Isolate A-BL-31. White cottony colonies developed on PDA, reaching a diameter of 3 cm in five days. Numerous black, acervular conidiomata exuding conidial masses were produced. Fusiform, straight, 5-celled conidia measured 20.0 - 28.7 µm (22.8 µm) × 6.0 - 8.6 µm (7.4 µm). Their three olivaceous median cells were 16.1 - 19.2 µm (17.3) µm long, while apical and basal cells were hyaline, with three apical appendages 17.4 - 32.5 µm (20.9) µm long and one basal appendage 4.1 - 7.8 µm (6.1 µm) long. Based on [23] and [24] , the isolate was identified as Pestalotiopsis guepinii (Desm.) Steyaert.

Isolate A-BL-32. Colonies on PDA were initially whitish and rapidly turned grayish brown. They sporulated profusely producing conidia arranged in botryose clusters. Conidia were hyaline, smooth-walled, oval, with a distinctive slightly protuberant hilum, and measured 8.2 - 11.9 µm (10.1 µm) × 5.8 × 7.9 µm (6.7 µm). Numerous, 2.2 - 3.9 mm (3.0 mm) × 1.9 - 3.0 mm (2.6 mm), black, round to elliptical sclerotia developed in circles near the margin of 10-days colonies. According to the observed characteristics, the isolate was identified as Botrytis cinerea Pers. [25] .
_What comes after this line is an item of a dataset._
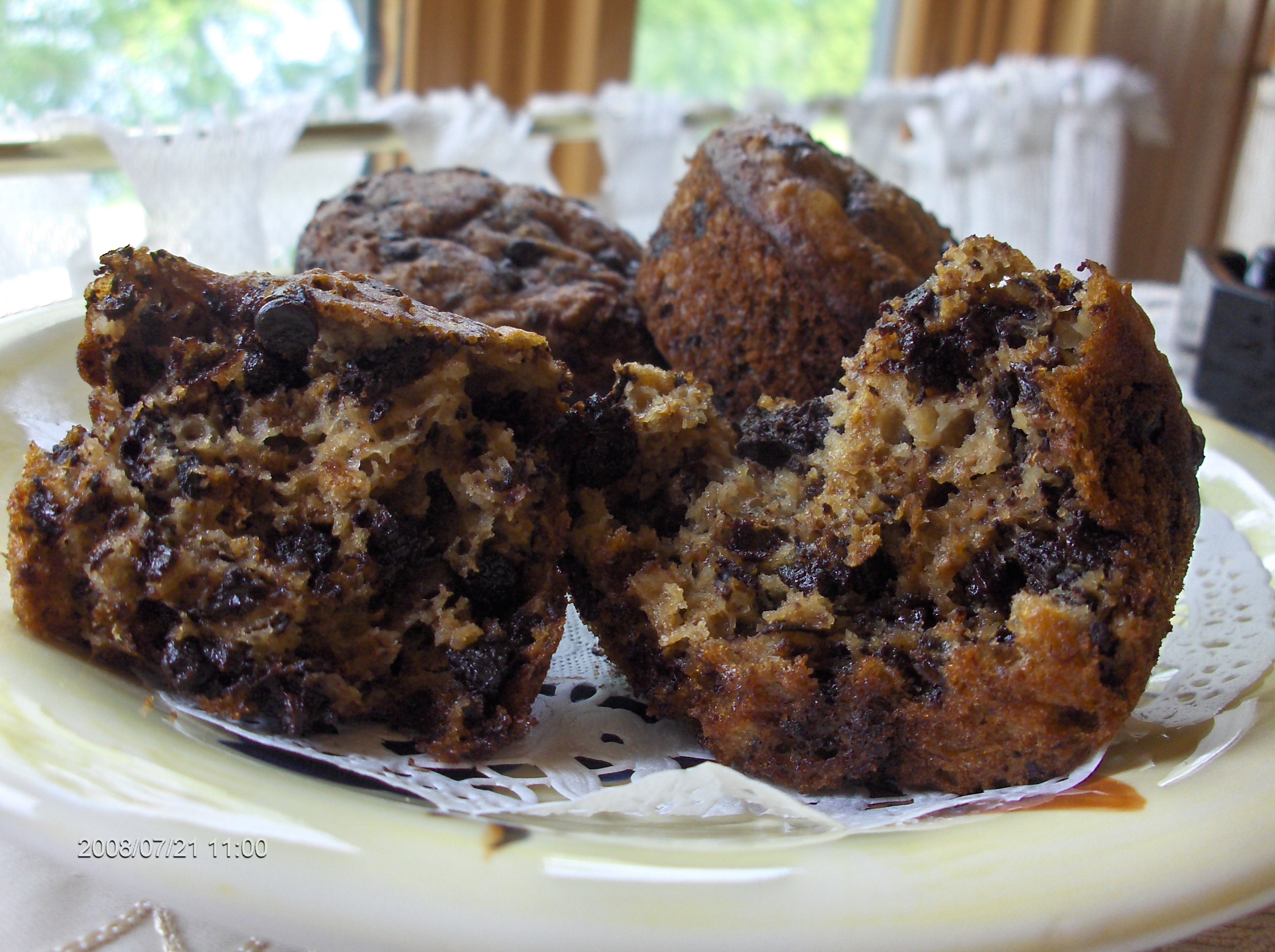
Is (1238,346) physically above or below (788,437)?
below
Isolate A-BL-33. Colonies grown on PDA were initially white, becoming light to dark gray with the onset of sporulation. Black, spherical to sub-spherical, one-celled, free conidia measured 14 - 19 µm (17.2 µm) × 12 - 17 µm (16.0 µm). Conidia were borne on a hyaline vesicle at the tip of the conidiophore. These characteristics agree with published descriptions of Nigrospora sphaerica (Sacc.) E.W. Mason [26] [27] .

Isolate A-BL-34. The isolate grew rapidly on malt extract agar (MEA) and produced round unicellular conidia borne in columns from ampulliform phialides. On the basis of these features, it was identified as Penicillium sp. [28] .

Isolate A-BL-35. On PDA, colonies developed profuse white cottony mycelium and produced sclerotia which were large, black, irregularly shaped and measured 2.1 - 8.9 mm (6.2 mm) in length. They were distributed at random on the culture mediums, especially at the periphery of the colonies. No reproductive structures were observed. Based on the descriptions provided by [29] and [30] the isolate was identified as Sclerotinia sclerotiorum (Lib.) de Bary.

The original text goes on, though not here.